How would you describe your current research?
My current research continues my focus on other than human animal beings. I am currently working on a book on a pragmatist ecofeminist wildlife ethics with Tess Varner (Concordia College) and Mary Trachsel (University of Iowa). We want to promote awareness of humanity’s practical and conceptual interconnectedness with “wild” animal lives and encourage critical inquiry into our formulations of “wild” existence.
We examine sites of human interface with wildlife: national parks, educational centers, sanctuaries, holding facilities, hunting and fishing areas, and rural public lands. Many of these sites have arisen in response to human conflicts with other animal beings. Our observations and analyses help us understand these conflicts and shape our search for strategies to ameliorate damages imposed on the rest of nature by human-centered reasoning. Ultimately, our goal is to find and create productive ways to inhibit and inhabit our humanity.
This project is “pragmatist” because it is informed by authors working in the American pragmatist tradition and because we situate our inquiry in the real world and ask what does or doesn’t work within this reality. Within this framework, we draw upon ontological, ethical, and ecological theories found in environmental and animal studies and examine their operation in wildlife policies and practices at sites where human and other animal beings interface. With interviews and questionnaires, we also seek to understand the lived experience of people who work with “wild” animals at these sites. Through a method that might be called philosophical field work, we want to formulate responses to human-wildlife conflicts that are informed by the ways people respond to these conflicts in their everyday lives, even as we challenge some of these approaches.
What do you do when you’re not doing American philosophy?
I live with three dogs (Australian shepherds)—Kira, Scully, and Dolly. Keeping them busy and entertained helps keep me in shape. I also ride and compete in dressage with two Morgan horses—Hank and Mack. Hank is now twenty-three and we are competing at fourth level. Mack will turn seven soon and we are competing at first level. I also spend a lot of time in my yard. I live among a lot trees in Oregon and I work to have a wildlife friendly space that is not too much of a fire danger to my house given the increasing threats of draught.

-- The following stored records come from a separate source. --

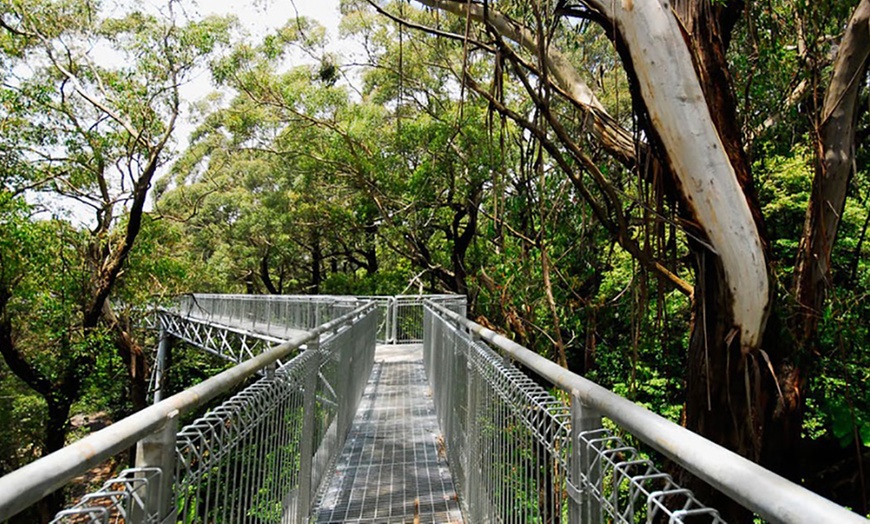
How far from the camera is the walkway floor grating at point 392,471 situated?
144 inches

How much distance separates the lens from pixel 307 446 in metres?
3.15

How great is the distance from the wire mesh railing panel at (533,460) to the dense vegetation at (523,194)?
106 cm

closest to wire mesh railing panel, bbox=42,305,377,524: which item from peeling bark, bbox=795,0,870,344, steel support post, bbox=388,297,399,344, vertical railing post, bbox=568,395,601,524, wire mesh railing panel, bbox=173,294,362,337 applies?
vertical railing post, bbox=568,395,601,524

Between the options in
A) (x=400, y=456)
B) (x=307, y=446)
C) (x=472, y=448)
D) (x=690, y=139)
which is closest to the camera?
(x=690, y=139)

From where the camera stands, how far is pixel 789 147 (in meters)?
5.07

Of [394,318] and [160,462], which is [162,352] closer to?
[394,318]

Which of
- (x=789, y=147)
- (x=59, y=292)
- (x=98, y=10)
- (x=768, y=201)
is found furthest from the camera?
(x=98, y=10)

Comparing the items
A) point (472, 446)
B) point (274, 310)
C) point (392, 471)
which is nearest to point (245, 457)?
point (472, 446)

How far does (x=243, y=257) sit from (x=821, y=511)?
2562 centimetres

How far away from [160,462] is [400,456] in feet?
12.3

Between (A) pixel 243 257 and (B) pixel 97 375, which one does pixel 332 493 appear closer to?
(B) pixel 97 375

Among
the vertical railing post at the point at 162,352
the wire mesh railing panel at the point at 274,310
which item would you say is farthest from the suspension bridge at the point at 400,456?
the vertical railing post at the point at 162,352

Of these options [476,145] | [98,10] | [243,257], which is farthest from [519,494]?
[243,257]

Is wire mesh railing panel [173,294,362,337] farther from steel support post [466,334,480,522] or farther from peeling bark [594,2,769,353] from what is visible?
peeling bark [594,2,769,353]
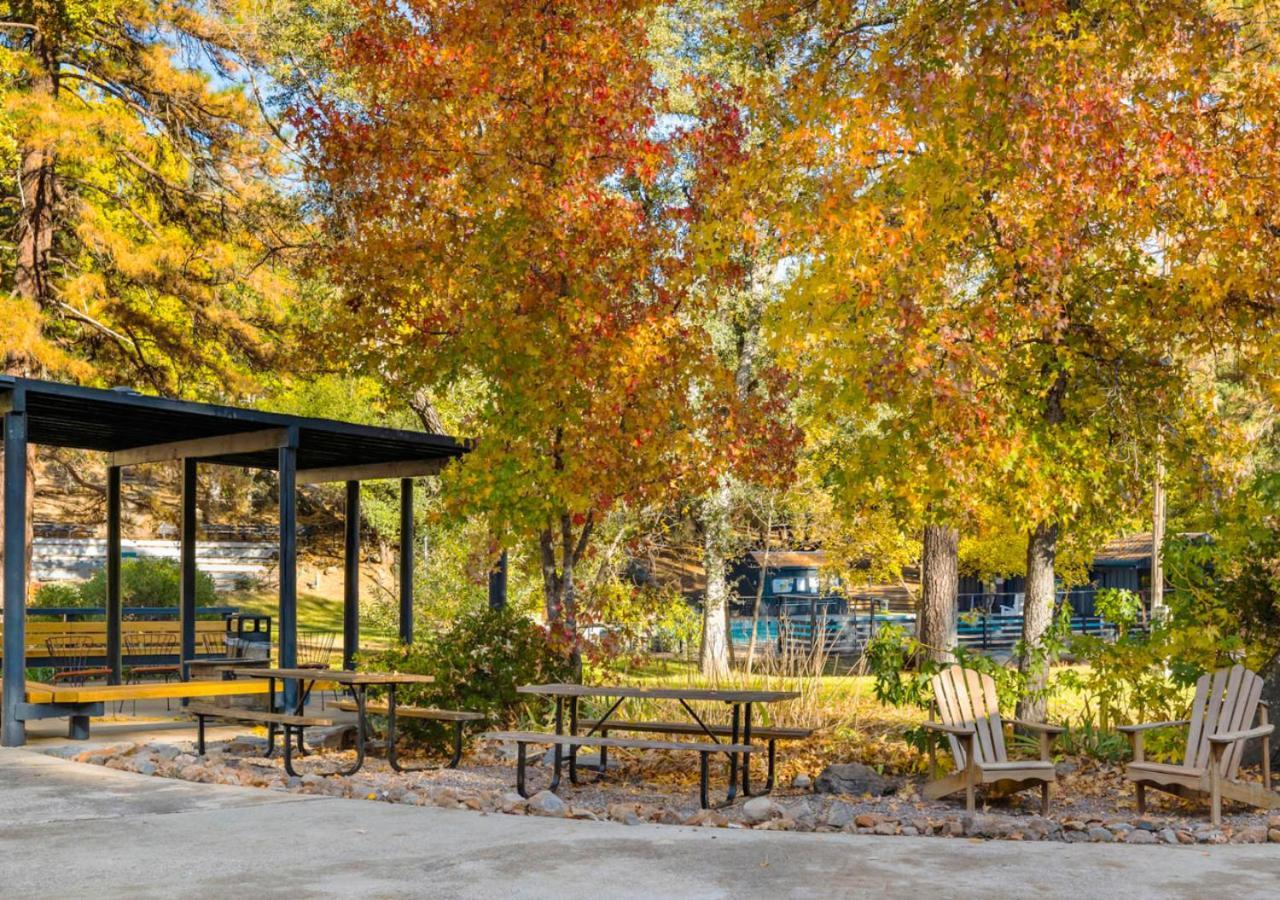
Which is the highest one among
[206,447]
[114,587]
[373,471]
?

What’s your favorite work in American philosophy? What should we all be reading?
I wish more people would read the work of Alain Locke. His commitment to pluralism is deep but also conditioned by demands for respect and reciprocity—something we need more of today. That said, I think it is more important to read as an American philosopher than to focus on reading within American philosophy. That means reading sympathetically, with an eye to understanding an author’s interests and purposes and not imposing one’s own projects onto their work. It also means reading things from a wide array of fields with an eye to how they inform the project of living out a pluralistic, fallibilistic, experimental philosophy that engages with problems and issues we encounter in our lives.
That said, I never get tired of reading and teaching Val Plumwood’s Environmental Culture: The Ecological Crisis of Reason. While not explicitly part of the American tradition, she is influenced by Peirce and Dewey and her work clearly embodies the spirit of American philosophy. Her ecofeminism is a big influence on my own work as she calls for contextual responses to questions of how best to live with other animal beings, humans included. Her attention to how interlocking systems of oppression work against nature, nonhuman animals, women, indigenous peoples, people of color, and the economically disadvantaged pushes beyond the more common attention to race, class, and gender. Her call (like Locke’s) for a critical pluralism is an important resource for many issues we face today.